Some adults didn’t grow up playing imaginatively. Some feel awkward. Some feel bored. Some are exhausted. Some feel silly. I was one of those people. As a child, I always had my nose buried in a book. Imaginative play did not come naturally to me at all. Meanwhile, from about ages three to six, my kiddo wanted me to pretend to be a cat every single day.
So I became a cat for years. Take note that this family lore made it into the infographic…
I often tell parents: you gave birth, or survived infertility, or foster care, or adoption paperwork, or sleepless nights, or postpartum anxiety. You can absolutely meow on the floor for ten minutes. If I can do, you can too. I will even admit, I actually miss that kind of play.
Play is incredibly regulating for adults too. It softens us. It reconnects us to joy, silliness, creativity, and presence. Laughter releases some of the same endorphins as tears and reduce stress and overwhelm.
Children process life through play. They work through fears, transitions, frustrations, and experiences symbolically. Every year around back-to-school season, parents tell me their children suddenly want to “play school” during Special Time. The teacher is strict. The rules are unfair. The students get in trouble.
They are processing their world. When we join them there instead of constantly leading, correcting, or teaching, we deepen connection in a very meaningful way.
One of the biggest concerns parents have is ending Special Time. When you first start, your child may cry when it’s over. That’s normal. Why wouldn’t they complain the end of something they love?
The important thing is consistency. When Special Time happens regularly, you can confidently say: “I know you’re sad it’s ending. I’m having so much fun too, and we’ll do it again tomorrow.”

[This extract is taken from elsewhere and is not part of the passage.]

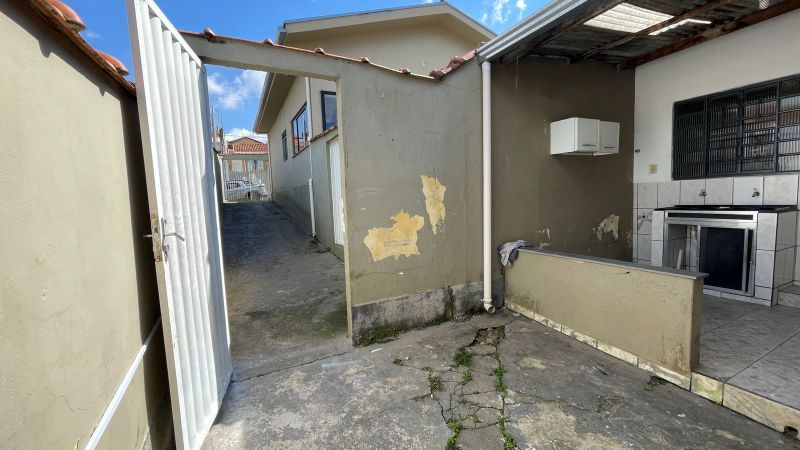 img-9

All humans do better when they can count on things. It creates a sense of security and predictability. We won’t be perfect because we are human and life happens. But we can try.
Part of peaceful parenting is also understanding that emotions are not emergencies. Tears are not failures. Disappointment is survivable. We don’t have to fix every feeling our child has. Sometimes we simply stay with them in it. Let them ride the wave of their emotions with us holding that space alongside them. Feelings come and feelings go, promise
Another concern I hear often is: “But I have multiple kids.”
Of course, that makes this harder.
I have enormous empathy for families juggling several children, single parenting, military deployments, chronic illness, financial stress, or children with additional needs. Parenting advice that ignores logistical reality isn’t particularly helpful.
So here’s what I tell parents: Be creative.
I once worked with a family with ten children. They literally had a spreadsheet for Special Time rotations. Some children got five minutes. Some got longer weekend sessions. Older siblings sometimes did sibling Special Time with younger children. One child watched a show while another had one-on-one time.
There is no perfect formula. Any intentional connection is better than none. Even five minutes can shift the emotional climate of an entire evening.
That’s what I think parents often miss. We are going to spend the time regardless. We can spend it proactively building connection, or we can spend it reactively managing meltdowns, conflict, resistance, and dysregulation later. In my experience, the preventative maintenance is almost always easier.
You don’t have to be perfect and you don't have to love it. Will it instantly change everything? Of course not. We are human beings so strengthening connection takes time and intention. But it works.
What might happen if you tried Special Time - ten minutes of one-on-one, child-led play?
You do not need to be an amazing entertainer. You do not need to be naturally playful. You do not even need to leave the house or buy a single thing.
You just need presence.
Isn’t that what our children are asking for all along?



I needed this reminder. It feels impossible to start Special Time, but it’s truly magical.
I can vouch - special time works! Thanks for the reminder. Easy to get out of the flow of scheduling it as well.